Consider the Creeper, in Jeepers
Creepers (2001), a monster who steals body parts to replenish his
own life. The owners of those appropriated body parts eternally become a
part of the horrifying monster; forever at one with Something Evil.
Or recall the cybernetic
Borg on Star Trek.: The Next Generation...they
don't want to kill you; they want to use your body and your mind against
you, and make you serve an "evil" cause as a drone.
Again, that loss of
identity, that loss of sovereignty, is much scarier than dying by a
painful (but quick...) machete wound.
The Tall Man fits very
well into this category of villain or monster.

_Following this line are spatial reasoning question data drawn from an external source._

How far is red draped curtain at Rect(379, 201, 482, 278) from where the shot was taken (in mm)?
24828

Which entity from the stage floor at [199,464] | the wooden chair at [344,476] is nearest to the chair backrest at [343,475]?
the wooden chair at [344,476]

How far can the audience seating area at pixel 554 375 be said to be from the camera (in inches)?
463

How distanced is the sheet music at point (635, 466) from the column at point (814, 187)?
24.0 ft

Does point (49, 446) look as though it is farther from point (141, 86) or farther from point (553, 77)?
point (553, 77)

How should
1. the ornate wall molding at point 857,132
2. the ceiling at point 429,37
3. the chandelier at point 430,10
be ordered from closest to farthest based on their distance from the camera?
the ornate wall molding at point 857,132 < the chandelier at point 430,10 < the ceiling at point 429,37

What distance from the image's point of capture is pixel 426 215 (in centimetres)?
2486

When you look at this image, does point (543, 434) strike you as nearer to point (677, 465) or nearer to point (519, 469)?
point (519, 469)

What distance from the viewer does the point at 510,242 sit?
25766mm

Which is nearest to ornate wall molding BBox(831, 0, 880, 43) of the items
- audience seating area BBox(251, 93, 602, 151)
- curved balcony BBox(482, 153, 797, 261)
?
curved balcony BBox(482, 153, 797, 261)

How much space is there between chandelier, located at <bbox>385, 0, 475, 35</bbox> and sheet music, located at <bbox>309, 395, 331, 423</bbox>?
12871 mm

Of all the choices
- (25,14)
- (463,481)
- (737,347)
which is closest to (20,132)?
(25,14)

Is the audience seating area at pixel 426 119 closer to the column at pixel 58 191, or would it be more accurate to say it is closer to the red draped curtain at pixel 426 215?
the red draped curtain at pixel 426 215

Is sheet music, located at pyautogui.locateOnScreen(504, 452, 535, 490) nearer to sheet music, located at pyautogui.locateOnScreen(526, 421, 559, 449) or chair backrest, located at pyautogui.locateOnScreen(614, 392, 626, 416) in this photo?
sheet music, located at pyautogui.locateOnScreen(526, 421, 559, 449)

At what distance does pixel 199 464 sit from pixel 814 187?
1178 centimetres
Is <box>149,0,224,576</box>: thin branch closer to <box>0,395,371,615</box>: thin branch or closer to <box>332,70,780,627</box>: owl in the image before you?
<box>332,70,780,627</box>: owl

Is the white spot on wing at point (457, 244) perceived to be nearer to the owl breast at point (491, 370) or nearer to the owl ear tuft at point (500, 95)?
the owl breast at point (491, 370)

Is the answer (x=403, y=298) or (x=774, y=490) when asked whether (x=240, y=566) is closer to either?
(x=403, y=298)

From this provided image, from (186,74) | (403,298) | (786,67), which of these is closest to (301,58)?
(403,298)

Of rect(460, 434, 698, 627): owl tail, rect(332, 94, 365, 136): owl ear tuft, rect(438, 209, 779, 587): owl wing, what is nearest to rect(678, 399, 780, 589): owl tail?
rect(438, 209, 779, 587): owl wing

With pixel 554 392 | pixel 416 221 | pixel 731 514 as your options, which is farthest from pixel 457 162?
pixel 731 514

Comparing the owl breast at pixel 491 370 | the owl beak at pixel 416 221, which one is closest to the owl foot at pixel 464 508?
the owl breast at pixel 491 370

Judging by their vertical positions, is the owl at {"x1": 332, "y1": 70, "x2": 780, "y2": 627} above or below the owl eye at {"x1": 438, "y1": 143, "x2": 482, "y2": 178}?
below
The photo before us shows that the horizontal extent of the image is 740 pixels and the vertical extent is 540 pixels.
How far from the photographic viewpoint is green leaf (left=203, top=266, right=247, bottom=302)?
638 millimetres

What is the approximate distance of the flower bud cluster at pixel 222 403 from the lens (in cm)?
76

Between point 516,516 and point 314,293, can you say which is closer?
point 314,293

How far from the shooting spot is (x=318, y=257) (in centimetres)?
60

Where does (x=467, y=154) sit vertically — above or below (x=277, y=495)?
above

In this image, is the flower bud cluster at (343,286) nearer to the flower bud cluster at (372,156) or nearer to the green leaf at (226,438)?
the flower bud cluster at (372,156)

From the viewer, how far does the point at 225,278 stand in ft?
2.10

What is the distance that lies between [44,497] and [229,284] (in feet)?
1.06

When mortals die, we learn
quickly in Coscarelli's films, they are revived (with yellow blood in their
veins), crushed to diminutive proportions and re-purposed as slaves, as dwarves
on the Tall Man's barren, arid world (which could be Hell, really). The Tall
Man thus harvests our human bodies, making us all slaves to his insidious,
inhuman agenda.
An eternity spent as a
monstrous, prowling, subservient dwarf isn't exactly something to eagerly look
forward to, especially if you've been indoctrinated to believe the Kingdom of
Heaven awaits in the after-life. As the Tall Man acknowledges in Phantasm
II (1988): "You think that when you die, you go to Heaven.
You come to us!" Thus the iconic character is frightening to
audiences because he promises that the mystery of death is not a mystery at
all, but a doorway to eternal servitude, eternal damnation in sub-human form. Yikes!
3.) There's Something
Scary About Old People:
Technically, it's called Gerontophobia. And no, it's not nice, and it's not really fair...or even remotely rational.
But -- at least
for a very young person, like Mike --- there's something deeply
unsettling about very old people. Their ways seem alien. Their values are not
yours, necessarily. They seem angry and temperamental. They want you to
stay off their lawn, and they always seem to be hovering behind you,
watching, making sure you are following "the rules." A kid might even
note that they smell of death; they have one foot in the grave
already...
Old people are not, in
some cases (perhaps because of dementia, or extreme pain...), the trustworthy,
capable, helpful adults a young child is familiar and comfortable with (think
teachers, and hopefully, parents too.)
Some old people actually look scary
too, like witches or monstrous crones. And that's part of The Tall
Man's Tao: his frightening appearance as an angry, unapproachable,
even inappropriate old man. Even his trademark shout, "Booooy!" is
coded specifically to terrify the young; to spark a fear of the elderly...the
dying.
4.) Last But Not
Least...He's Got Balls:
As far as horror bogeymen go, an important rule is this: the right tool for the right job.
Freddy has his finger
knives, Jason has his machete, and Leatherface has his trusty chainsaw.
The Tall Man too is
associated with a weapon and, appropriately, it's a literal nightmare weapon
(reflecting the dream-like/phantasm nature of the films).
That weapon, of course,
is the famous silver sphere, the sentinel...the ball. Many of the
franchise's most memorable and gruesome scenes involve these chrome, flying,
autonomous things. These devices home in on an unwitting victim, sprout blades,
embed themselves in the human skull...then drill into it. Finally,
they spit out a torrent of blood, until the victim is dead, dead, dead. The
balls are fast, utterly unreal, and even sentient.
In short, the chrome,
reflective spheres are among the most inventive horror weapons ever devised and
as the keeper of the balls (so-to-speak), the Tall Man controls them.
Personifying death and
mortality (through his aged appearance), boasting a tragic past (as we see in 1998's OblIVion),
procuring slaves and harnessing the power of the bloody ball, the Tall Man
walks tall in the imagination of horror fans.
Always one of my favorites, the Tall Man. Nice new blog decor, btw!